In Green On Blue, Elliot Ackerman portrays the savagery of war and the terrible consequences suffered by the countries and people caught within its grip.
Aziz and Ali are young brothers growing up in the small Afghan town of Sperkai. Their lives are simple, but happy, until war invades – “The war that came after the Russians but before the Americans…”- and makes them orphans, changing their lives forever.
Ali is injured, and permanently disabled. To pay for his care, Aziz joins the special U.S.-funded army to fight against the Afghan group which bombed their new village. Aziz experiences the true ferocity of war as he battles to gain vengeance for Ali, thereby winning him honor.
But everything Aziz thought he knew about his cause and comrades, his life itself, is shattered by what he learns in his struggle to fight.

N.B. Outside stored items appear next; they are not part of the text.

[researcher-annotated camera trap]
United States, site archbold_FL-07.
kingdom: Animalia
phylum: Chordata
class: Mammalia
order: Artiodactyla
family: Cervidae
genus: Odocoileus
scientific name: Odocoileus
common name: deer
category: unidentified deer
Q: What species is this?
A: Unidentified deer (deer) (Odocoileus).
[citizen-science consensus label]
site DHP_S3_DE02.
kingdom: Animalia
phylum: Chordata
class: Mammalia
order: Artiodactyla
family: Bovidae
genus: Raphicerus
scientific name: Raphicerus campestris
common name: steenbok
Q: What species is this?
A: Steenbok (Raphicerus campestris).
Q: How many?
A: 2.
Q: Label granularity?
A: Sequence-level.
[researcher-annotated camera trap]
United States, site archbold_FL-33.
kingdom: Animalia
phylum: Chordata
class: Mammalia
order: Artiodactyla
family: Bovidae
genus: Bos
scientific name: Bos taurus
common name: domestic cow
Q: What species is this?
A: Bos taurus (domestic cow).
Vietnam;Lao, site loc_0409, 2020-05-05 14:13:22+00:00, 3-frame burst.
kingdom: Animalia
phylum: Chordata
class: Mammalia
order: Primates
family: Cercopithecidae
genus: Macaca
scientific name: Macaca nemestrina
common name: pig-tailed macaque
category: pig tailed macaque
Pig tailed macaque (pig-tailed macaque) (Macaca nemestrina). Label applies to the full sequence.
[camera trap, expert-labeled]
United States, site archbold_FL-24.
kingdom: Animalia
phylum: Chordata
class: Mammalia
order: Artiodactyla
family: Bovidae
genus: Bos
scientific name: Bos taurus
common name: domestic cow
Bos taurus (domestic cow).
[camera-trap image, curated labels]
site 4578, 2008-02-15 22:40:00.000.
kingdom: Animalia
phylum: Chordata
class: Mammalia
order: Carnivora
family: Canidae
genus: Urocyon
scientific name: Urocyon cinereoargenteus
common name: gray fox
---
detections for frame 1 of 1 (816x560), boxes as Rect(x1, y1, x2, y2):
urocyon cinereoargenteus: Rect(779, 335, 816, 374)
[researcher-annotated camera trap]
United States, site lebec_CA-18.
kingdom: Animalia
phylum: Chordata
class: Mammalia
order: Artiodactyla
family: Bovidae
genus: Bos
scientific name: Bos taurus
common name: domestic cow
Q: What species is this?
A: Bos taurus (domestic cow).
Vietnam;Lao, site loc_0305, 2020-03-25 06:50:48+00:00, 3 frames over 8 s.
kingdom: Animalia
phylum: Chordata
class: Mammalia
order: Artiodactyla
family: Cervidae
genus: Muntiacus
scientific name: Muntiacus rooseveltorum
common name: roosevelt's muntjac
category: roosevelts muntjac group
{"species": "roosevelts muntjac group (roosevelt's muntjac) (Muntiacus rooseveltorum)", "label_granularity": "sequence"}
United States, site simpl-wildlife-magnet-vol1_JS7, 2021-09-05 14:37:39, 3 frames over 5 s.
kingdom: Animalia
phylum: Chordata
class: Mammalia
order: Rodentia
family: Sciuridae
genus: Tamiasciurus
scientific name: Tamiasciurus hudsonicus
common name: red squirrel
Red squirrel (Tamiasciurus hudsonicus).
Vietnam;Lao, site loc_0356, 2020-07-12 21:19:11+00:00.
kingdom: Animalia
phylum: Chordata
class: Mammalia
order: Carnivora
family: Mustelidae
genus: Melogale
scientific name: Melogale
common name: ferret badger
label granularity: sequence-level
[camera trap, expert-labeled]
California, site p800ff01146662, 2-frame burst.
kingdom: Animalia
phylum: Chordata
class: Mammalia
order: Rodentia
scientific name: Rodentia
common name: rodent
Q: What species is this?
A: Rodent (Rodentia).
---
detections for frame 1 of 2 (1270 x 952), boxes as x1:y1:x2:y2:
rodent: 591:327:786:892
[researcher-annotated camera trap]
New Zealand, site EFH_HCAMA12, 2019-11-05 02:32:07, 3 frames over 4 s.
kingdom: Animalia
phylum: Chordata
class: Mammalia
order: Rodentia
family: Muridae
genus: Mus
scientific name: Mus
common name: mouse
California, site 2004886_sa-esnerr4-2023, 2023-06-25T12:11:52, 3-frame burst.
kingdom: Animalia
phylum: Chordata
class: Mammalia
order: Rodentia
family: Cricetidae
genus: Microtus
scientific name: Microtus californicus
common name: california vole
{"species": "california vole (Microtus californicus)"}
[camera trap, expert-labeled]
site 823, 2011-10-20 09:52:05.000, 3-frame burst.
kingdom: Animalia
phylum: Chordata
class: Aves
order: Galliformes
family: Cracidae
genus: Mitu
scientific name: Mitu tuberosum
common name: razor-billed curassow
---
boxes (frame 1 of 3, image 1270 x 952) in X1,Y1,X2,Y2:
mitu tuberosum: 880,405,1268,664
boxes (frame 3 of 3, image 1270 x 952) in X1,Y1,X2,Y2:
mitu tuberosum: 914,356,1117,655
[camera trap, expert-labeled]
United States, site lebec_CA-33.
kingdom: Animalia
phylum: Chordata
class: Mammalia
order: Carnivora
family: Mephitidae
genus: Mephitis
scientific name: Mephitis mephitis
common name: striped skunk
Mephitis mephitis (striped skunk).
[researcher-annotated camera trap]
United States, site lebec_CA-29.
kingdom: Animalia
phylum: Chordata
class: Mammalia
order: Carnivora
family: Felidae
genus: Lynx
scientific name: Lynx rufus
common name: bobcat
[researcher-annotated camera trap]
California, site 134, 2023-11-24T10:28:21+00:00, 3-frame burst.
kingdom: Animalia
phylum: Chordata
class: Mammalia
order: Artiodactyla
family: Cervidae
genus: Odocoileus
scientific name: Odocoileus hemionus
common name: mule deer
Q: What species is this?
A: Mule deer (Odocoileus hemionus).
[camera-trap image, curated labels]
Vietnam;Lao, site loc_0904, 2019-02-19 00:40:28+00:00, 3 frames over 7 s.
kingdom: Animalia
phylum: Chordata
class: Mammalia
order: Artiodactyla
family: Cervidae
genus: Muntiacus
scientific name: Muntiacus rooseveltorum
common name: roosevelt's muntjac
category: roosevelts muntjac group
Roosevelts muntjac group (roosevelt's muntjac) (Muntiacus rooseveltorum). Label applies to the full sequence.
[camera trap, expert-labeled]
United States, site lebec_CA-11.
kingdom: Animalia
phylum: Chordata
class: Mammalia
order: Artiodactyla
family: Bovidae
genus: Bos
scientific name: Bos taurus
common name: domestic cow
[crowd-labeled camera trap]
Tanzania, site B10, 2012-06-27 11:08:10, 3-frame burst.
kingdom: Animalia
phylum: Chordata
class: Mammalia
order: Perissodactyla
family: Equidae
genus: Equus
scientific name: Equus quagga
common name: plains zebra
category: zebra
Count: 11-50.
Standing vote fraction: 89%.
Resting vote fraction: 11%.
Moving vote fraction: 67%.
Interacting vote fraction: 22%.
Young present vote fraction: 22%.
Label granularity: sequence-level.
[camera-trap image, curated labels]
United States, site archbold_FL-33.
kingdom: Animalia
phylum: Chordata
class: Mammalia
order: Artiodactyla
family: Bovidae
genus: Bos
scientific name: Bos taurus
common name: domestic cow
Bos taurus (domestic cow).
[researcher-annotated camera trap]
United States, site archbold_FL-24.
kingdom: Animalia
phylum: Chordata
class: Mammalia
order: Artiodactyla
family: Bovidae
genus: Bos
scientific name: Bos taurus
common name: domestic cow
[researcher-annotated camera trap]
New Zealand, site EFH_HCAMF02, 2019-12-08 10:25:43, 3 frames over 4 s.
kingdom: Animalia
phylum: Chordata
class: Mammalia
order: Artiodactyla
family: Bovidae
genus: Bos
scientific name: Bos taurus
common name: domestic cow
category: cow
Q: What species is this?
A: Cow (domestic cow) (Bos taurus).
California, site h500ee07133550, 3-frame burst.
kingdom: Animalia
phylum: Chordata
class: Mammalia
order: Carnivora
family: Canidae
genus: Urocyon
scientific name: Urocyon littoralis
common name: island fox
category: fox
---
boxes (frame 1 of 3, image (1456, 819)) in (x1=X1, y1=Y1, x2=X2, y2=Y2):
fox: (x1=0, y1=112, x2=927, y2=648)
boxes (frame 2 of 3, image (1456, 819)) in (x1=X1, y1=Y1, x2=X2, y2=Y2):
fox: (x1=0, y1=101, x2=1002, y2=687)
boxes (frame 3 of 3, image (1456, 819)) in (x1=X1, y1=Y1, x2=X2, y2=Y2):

The line between the good and the bad is no longer black and white, but a blurry shade of gray.
Elliot Ackerman served five tours in Iraq and Afghanistan, so his knowledge of the country and its people is first-hand. As a soldier, Ackerman experienced the complex political system that has been held hostage by fighting factions, with its people trapped in the crosshairs of battle.
I’m not sure why, but I had a very hard time reading this book. It’s very well-written, almost lyrical at times, but it was still hard for me to connect with the characters and their hardships.
Is it that the Afghan culture is so totally foreign to me that I can’t feel the proper empathy? Or maybe, it’s because Ackerman’s honest prose portrays a situation that is so devastating and uncomfortable that the reader can’t help but feel unease and hopelessness from its pages. I don’t know.